### [SUPPLIED PASSAGE]
Panna Cotta with Honey
- 3 cups heavy cream
- 1 vanilla bean
- 1/2 cup granulated sugar
- 2 1/2 gelatin leaves, soaked in cold water for about 4 minutes
- 1/2 cup honey
- Ground and toasted hazelnuts, optional
- Place the cream, vanilla bean, and sugar in a saucepan and bring to a simmer.
- Remove from the heat.
- Remove the vanilla bean and split lengthwise.
- Scrape the vanilla beans into the cream.
- Squeeze the gelatin leaves to remove any excess water, then add them to the pan, stirring constantly about 30 seconds, or until the gelatin is melted.
- Drizzle about 2 teaspoons honey into the bottom of 6 (4-ounce) molds.
- Ladle the cream mixture into each.
- Refrigerate for several hours, until thoroughly chilled.

### [MATERIAL SUPPLIED]
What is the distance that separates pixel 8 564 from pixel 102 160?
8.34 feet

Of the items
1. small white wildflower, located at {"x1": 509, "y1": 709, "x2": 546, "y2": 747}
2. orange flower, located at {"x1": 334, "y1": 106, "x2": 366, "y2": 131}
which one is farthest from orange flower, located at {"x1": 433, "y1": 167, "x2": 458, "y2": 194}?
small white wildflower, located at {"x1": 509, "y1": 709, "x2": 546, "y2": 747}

### [WHAT YOU NEED TO DO]
a - From the panna cotta recipe, reproduce verbatim the part that opens with the words containing "- Remove from" and closes with "mixture into each.".
b - List every ingredient in the panna cotta recipe, with the quantity given for each.
c - Answer the following from the panna cotta recipe.
(i) How long are the gelatin leaves soaked in cold water?
(ii) How much honey goes into the bottom of each mold?
(iii) For how long is the mixture stirred after the gelatin leaves are added to the pan?

### [IN RESPONSE]
a -
- Remove from the heat.
- Remove the vanilla bean and split lengthwise.
- Scrape the vanilla beans into the cream.
- Squeeze the gelatin leaves to remove any excess water, then add them to the pan, stirring constantly about 30 seconds, or until the gelatin is melted.
- Drizzle about 2 teaspoons honey into the bottom of 6 (4-ounce) molds.
- Ladle the cream mixture into each.

b -
- 3 cups heavy cream
- 1 vanilla bean
- 1/2 cup granulated sugar
- 2 1/2 gelatin leaves
- 1/2 cup honey
- Ground and toasted hazelnuts (optional, no quantity given)

c -
(i) About 4 minutes.
(ii) About 2 teaspoons.
(iii) About 30 seconds, or until the gelatin is melted.